Supplied material:
● ● ●
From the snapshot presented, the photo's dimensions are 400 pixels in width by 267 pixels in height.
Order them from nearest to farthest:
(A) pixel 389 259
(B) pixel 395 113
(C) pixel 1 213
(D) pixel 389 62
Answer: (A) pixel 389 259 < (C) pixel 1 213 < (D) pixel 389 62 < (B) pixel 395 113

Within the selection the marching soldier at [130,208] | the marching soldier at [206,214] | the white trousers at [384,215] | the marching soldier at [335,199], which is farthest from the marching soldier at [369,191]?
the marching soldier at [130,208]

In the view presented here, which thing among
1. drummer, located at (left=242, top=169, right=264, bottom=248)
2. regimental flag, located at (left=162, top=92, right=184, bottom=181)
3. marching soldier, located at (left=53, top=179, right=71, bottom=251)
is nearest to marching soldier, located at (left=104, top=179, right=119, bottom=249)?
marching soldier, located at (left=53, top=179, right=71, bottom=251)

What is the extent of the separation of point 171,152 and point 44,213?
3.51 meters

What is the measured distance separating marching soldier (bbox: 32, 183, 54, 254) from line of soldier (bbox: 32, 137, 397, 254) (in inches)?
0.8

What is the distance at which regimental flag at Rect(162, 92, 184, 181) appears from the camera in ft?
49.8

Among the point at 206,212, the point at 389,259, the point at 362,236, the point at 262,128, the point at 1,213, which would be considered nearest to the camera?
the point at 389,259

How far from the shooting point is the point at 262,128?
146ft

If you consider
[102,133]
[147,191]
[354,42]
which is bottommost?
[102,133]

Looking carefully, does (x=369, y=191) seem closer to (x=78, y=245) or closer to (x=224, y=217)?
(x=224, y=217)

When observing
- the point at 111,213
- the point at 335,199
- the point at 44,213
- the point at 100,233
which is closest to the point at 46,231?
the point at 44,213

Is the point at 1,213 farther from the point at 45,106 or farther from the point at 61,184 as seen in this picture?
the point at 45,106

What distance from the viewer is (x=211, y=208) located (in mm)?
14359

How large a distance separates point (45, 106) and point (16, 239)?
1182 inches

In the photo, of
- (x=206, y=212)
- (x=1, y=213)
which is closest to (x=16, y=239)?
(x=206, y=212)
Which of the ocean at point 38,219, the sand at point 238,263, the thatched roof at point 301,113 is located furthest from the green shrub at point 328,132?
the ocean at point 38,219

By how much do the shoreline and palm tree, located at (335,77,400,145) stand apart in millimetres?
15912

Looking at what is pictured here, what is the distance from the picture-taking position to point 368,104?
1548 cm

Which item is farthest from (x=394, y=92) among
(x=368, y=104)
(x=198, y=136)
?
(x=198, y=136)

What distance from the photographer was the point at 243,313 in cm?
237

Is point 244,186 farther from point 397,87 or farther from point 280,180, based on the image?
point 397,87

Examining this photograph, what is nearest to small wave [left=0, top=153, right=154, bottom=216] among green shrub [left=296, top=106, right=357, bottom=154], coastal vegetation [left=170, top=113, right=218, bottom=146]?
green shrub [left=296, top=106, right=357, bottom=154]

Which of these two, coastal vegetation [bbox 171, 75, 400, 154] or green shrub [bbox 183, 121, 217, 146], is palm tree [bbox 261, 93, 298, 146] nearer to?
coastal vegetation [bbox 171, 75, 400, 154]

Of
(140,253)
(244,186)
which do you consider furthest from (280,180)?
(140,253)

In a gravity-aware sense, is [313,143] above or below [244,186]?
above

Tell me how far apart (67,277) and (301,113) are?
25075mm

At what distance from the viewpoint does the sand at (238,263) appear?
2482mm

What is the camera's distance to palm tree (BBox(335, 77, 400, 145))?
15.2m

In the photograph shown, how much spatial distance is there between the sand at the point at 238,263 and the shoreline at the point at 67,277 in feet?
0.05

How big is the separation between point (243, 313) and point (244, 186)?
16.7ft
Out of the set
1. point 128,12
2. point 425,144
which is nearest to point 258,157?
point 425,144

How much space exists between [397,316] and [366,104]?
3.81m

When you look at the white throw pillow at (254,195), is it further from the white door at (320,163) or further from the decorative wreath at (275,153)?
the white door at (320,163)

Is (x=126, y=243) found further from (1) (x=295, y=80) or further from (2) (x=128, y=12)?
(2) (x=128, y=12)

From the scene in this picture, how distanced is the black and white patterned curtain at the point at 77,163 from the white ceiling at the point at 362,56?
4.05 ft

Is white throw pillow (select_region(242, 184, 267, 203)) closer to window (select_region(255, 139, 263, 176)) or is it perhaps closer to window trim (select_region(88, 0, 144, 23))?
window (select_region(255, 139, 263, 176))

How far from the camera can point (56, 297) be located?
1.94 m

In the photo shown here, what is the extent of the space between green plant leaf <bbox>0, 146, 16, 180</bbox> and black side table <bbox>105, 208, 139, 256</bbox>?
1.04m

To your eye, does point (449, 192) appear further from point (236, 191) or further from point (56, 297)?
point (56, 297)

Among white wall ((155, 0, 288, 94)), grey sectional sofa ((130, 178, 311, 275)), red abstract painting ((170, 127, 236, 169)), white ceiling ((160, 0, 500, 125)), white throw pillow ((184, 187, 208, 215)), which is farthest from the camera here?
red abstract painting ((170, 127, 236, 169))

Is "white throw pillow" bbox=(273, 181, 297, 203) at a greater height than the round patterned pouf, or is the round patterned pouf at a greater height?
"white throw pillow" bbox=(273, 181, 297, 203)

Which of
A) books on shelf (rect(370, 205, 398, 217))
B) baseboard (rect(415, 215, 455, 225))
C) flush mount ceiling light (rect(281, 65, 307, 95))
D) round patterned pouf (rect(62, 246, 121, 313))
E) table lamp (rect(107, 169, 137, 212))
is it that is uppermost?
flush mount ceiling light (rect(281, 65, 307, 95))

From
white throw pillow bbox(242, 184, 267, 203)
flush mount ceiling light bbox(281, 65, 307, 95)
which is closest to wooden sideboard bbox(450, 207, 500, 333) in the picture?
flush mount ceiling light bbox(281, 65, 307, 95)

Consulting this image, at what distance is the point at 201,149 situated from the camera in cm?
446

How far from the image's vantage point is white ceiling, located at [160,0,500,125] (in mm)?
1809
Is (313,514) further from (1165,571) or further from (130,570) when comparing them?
● ● ●
Stated exercise:
Return every record above exactly as it appears.

Exercise answer:
From the snapshot presented, the photo's dimensions are 400 pixels in width by 267 pixels in height.
Order them from nearest to farthest:
(A) pixel 389 259
(B) pixel 395 113
(C) pixel 1 213
(D) pixel 389 62
Answer: (A) pixel 389 259 < (C) pixel 1 213 < (D) pixel 389 62 < (B) pixel 395 113

Within the selection the marching soldier at [130,208] | the marching soldier at [206,214] | the white trousers at [384,215] | the marching soldier at [335,199], which is farthest from the marching soldier at [369,191]?
the marching soldier at [130,208]

In the view presented here, which thing among
1. drummer, located at (left=242, top=169, right=264, bottom=248)
2. regimental flag, located at (left=162, top=92, right=184, bottom=181)
3. marching soldier, located at (left=53, top=179, right=71, bottom=251)
is nearest to marching soldier, located at (left=104, top=179, right=119, bottom=249)?
marching soldier, located at (left=53, top=179, right=71, bottom=251)

What is the extent of the separation of point 171,152 and point 44,213?
3.51 meters

What is the measured distance separating marching soldier (bbox: 32, 183, 54, 254) from line of soldier (bbox: 32, 137, 397, 254) (in inches)?
0.8

What is the distance at which regimental flag at Rect(162, 92, 184, 181) appears from the camera in ft?
49.8

Among the point at 206,212, the point at 389,259, the point at 362,236, the point at 262,128, the point at 1,213, which would be considered nearest to the camera?
the point at 389,259

How far from the shooting point is the point at 262,128?
146ft

If you consider
[102,133]
[147,191]
[354,42]
which is bottommost?
[102,133]

Looking carefully, does (x=369, y=191) seem closer to (x=78, y=245) or closer to (x=224, y=217)?
(x=224, y=217)

When observing
- the point at 111,213
- the point at 335,199
- the point at 44,213
- the point at 100,233
which is closest to the point at 46,231?
the point at 44,213

Is the point at 1,213 farther from the point at 45,106 or farther from the point at 61,184 as seen in this picture?
the point at 45,106

What distance from the viewer is (x=211, y=208) located (in mm)?
14359

How large a distance separates point (45, 106) and point (16, 239)?
1182 inches

In the photo, of
- (x=206, y=212)
- (x=1, y=213)
which is closest to (x=16, y=239)?
(x=206, y=212)
Which of the ocean at point 38,219, the sand at point 238,263, the thatched roof at point 301,113 is located furthest from the green shrub at point 328,132?
the ocean at point 38,219

By how much do the shoreline and palm tree, located at (335,77,400,145) stand apart in millimetres?
15912

Looking at what is pictured here, what is the distance from the picture-taking position to point 368,104?
1548 cm

Which item is farthest from (x=394, y=92) among
(x=368, y=104)
(x=198, y=136)
?
(x=198, y=136)

What distance from the photographer was the point at 243,313 in cm?
237

Is point 244,186 farther from point 397,87 or farther from point 280,180, based on the image?
point 397,87

Examining this photograph, what is nearest to small wave [left=0, top=153, right=154, bottom=216] among green shrub [left=296, top=106, right=357, bottom=154], coastal vegetation [left=170, top=113, right=218, bottom=146]?
green shrub [left=296, top=106, right=357, bottom=154]

Which of these two, coastal vegetation [bbox 171, 75, 400, 154] or green shrub [bbox 183, 121, 217, 146], is palm tree [bbox 261, 93, 298, 146] nearer to?
coastal vegetation [bbox 171, 75, 400, 154]

Of
(140,253)
(244,186)
which do you consider furthest from (280,180)?
(140,253)

In a gravity-aware sense, is [313,143] above or below [244,186]?
above

Tell me how far apart (67,277) and (301,113) are?
25075mm

At what distance from the viewpoint does the sand at (238,263) appear?
2482mm

What is the camera's distance to palm tree (BBox(335, 77, 400, 145))?
15.2m

In the photograph shown, how much spatial distance is there between the sand at the point at 238,263 and the shoreline at the point at 67,277 in feet?
0.05

How big is the separation between point (243, 313) and point (244, 186)?
16.7ft
Out of the set
1. point 128,12
2. point 425,144
which is nearest to point 258,157?
point 425,144

How much space exists between [397,316] and [366,104]?
3.81m

When you look at the white throw pillow at (254,195), is it further from the white door at (320,163) or further from the decorative wreath at (275,153)?
the white door at (320,163)

Is (x=126, y=243) found further from (1) (x=295, y=80) or further from (2) (x=128, y=12)?
(2) (x=128, y=12)

From the scene in this picture, how distanced is the black and white patterned curtain at the point at 77,163 from the white ceiling at the point at 362,56?
4.05 ft

Is white throw pillow (select_region(242, 184, 267, 203)) closer to window (select_region(255, 139, 263, 176)) or is it perhaps closer to window trim (select_region(88, 0, 144, 23))?
window (select_region(255, 139, 263, 176))

How far from the camera can point (56, 297) be located?
1.94 m

In the photo shown here, what is the extent of the space between green plant leaf <bbox>0, 146, 16, 180</bbox> and black side table <bbox>105, 208, 139, 256</bbox>?
1.04m

To your eye, does point (449, 192) appear further from point (236, 191) or further from point (56, 297)?
point (56, 297)

Among white wall ((155, 0, 288, 94)), grey sectional sofa ((130, 178, 311, 275)), red abstract painting ((170, 127, 236, 169)), white ceiling ((160, 0, 500, 125)), white throw pillow ((184, 187, 208, 215)), which is farthest from the camera here?
red abstract painting ((170, 127, 236, 169))

Is "white throw pillow" bbox=(273, 181, 297, 203) at a greater height than the round patterned pouf, or is the round patterned pouf at a greater height?
"white throw pillow" bbox=(273, 181, 297, 203)

Which of
A) books on shelf (rect(370, 205, 398, 217))
B) baseboard (rect(415, 215, 455, 225))
C) flush mount ceiling light (rect(281, 65, 307, 95))
D) round patterned pouf (rect(62, 246, 121, 313))
E) table lamp (rect(107, 169, 137, 212))
is it that is uppermost?
flush mount ceiling light (rect(281, 65, 307, 95))

From
white throw pillow bbox(242, 184, 267, 203)
flush mount ceiling light bbox(281, 65, 307, 95)
which is closest to wooden sideboard bbox(450, 207, 500, 333) in the picture?
flush mount ceiling light bbox(281, 65, 307, 95)

Consulting this image, at what distance is the point at 201,149 situated from the camera in cm?
446

How far from the image's vantage point is white ceiling, located at [160,0,500,125] (in mm)?
1809
Is (313,514) further from (1165,571) or further from (130,570) when comparing them?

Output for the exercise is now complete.